Ya, karena memang bila pagi hari pasar itu tumpah hingga ujung gang sebelah kurang lebih sepanjang 75-an meter dari Pasar Syariah yang digagas profesor ekonomi syariah dari Unair itu. Bahkan dari pantauan Alur,  pasar  itu meluber sampai tembus jalan besar.

Rekan-rekan Profesor Suroso menyebut pasar itu tumpah akibat ulah para mafia.

Gerbang pasar Syariah Az-Zaitun 1, di jalan Kutisari Selatan  X III, Surabaya itu kini sudah tampak mewah. Tentu berbeda dengan saat pertama kali pasar itu beroperasi  lebih dari dua tahun lalu. Ketika itu suasananya masih sangat sederhana, bahkan ketika ditinjau dan diresmikan oleh Menkop UKM, Syarief Hasan sebagai pasar syariah pertama di Indonesia yang menjadi prototipe pasarberbasis ekonomi syariah.

Setelah selang waktu itu, banyak sekali perubahan—termasuk mulai munculnya “bangunan pasar lain” di jalan lagi. Jadi di luar areal yang dihendaki oleh penggagasnya,  Prof. Dr. H. Suroso Imam Zadjuli, SE. Apapun, Guru Besar Fakultas Ekonomi Unair selalu mengingatkan, bahwa pasar adalah tempatnya setan.  


“Itu keyakinan saya sendiri. Tetapi orang lain juga mengingatkan saya. Lho Pak Roso ini kok ngurusi pasar. Pasar itu tempatnya mafia lho. Ternyata betul,” tandasnya, walau keberatan untuk membeberkan praktek-praktek mafia di sana.

Pasar itu berdiri di atas areal sekitar 700 meter persegi. Disana ditempati sekitar lebih dari 200 pedagang dengan 120 stand dan 60-80 pedagang los. Ada los sembako, konfeksi, daging, sayuran dan buah, serta los makanan yang tertata rapi.

“Dahulu tanahnya 1,5 hektar dan kini tinggal 1 hektar. Itulah 700 meternya saya pakai untuk saya korbankan menjadi fasilitas umum, saya pakai untuk PKL dengan sewa yang sangat murah.Karena kalau mereka bayar satu atap Rp 70 juta jelas tidak mampu dan sebagai pengusaha kecil menengah nggak maju-maju,” terang Profesor Suroso.


Delapan Syarat

Karena pasar mengikuti syar'i  (syar’iah), maka hitung-hitungan sewanya pun demikian.

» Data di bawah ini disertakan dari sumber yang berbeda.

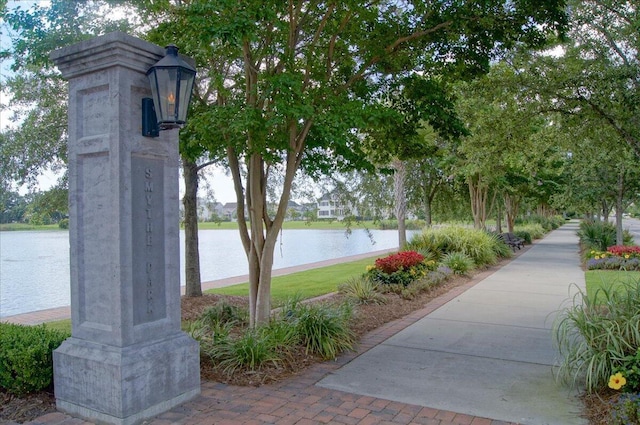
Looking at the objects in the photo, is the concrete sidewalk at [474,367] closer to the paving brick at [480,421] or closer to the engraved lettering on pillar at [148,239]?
the paving brick at [480,421]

Akuntan dan penghitungannya pun harus mengikuti syariahi. Dipaparkan Profesor Suroso, ketika sewa 3 tahun, waktu itu ada tahun kabisatnya. Artinya, 3 tahun itu ada 1.093 hari. Jika akuntansinya non syariah tentu dibulatkan ke atas. Harga sewanya murah, hanya Rp 5 ribu perhari, sehingga dalam 1000 hari ketemu harga sewa Rp 5 juta.

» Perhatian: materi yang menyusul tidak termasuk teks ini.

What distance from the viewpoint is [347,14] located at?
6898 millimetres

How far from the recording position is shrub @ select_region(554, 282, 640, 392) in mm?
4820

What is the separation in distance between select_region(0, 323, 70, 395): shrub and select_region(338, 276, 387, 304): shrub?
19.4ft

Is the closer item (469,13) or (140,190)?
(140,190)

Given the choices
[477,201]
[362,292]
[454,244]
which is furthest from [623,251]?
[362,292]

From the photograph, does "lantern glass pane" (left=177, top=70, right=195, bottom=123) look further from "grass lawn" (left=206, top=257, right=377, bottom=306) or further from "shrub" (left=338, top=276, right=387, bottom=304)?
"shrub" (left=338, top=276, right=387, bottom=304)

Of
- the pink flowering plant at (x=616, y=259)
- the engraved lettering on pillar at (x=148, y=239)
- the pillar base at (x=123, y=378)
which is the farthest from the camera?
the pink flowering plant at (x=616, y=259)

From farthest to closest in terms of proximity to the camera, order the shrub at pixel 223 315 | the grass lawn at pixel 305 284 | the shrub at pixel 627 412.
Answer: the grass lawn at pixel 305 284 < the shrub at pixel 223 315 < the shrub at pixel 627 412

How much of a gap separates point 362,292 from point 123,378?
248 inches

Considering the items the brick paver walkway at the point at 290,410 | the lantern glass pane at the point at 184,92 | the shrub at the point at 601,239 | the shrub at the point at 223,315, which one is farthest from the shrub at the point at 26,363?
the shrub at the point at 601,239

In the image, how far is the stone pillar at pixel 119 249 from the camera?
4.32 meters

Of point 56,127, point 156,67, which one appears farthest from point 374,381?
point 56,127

“Ini saya bulatkan ke bawah. Sewa 1000 hari yang 93 hari gratis. Pedagang silakan jualan dulu 3 bulan, setelah itu baru bayar. Dan itu tidak ada uang muka, nggak ada uang kunci. Jualan dulu, baru tahun pertama baru bayar 2 juta, tahun kedua dan ketiga 1,5 juta.  Soal listrik, air urunan,”  terangnya.

Pasar itu mulai beroperasi pada 1 April 2010, sejak dibangun November 2009 ketika Lurah Kutisari, Drs Trenggono meminta bantuannya untuk menampung para pedagang yang sering diobrak satpol PP.

Dari pertemuan itu digagaslah Pasar Syariah, lalu disosialisasikan kepada pedagang. Ketika sosialisasi dilakukan, semua pedagang setuju tentang konsep pasar syariah. Awalnya, ada beberapa warga sekitar pasar yang kurang berkenan karena takut, kalau ada pasar, lingkungan di sekitarnya akan kotor. Namun, dengan berbagai penjelasan, akhirnya warga yang tidak setuju malah berbalik mendukung.

Ada sejumlah persyaratan pendirian pasar syariah ini. Yakni, barang yang diperdagangkan harus halal dan maknawiah—cara perolehannya juga halal, bukan hasil curian. Lalu, alat timbang, alat ukur, alat hitung, harus tepat. Kemudian, dalam bertransaksi harus jujur dan tidak boleh bohong. Tidak boleh merokok dalam pasar karena merokok makruh, apalagi sudah ada perda kawasan tanpa rokok di tempat umum, walaupun penjual rokok untuk sementara masih diizinkan, tetapi kegiatan merokok harus di luar pasar. Setelah itu pedagang harus menjaga kebersihan barang, mata dagangan, tempat maupun pedagangnya. Persyaratan berikutnya, semuanya harus serba murah-meriah.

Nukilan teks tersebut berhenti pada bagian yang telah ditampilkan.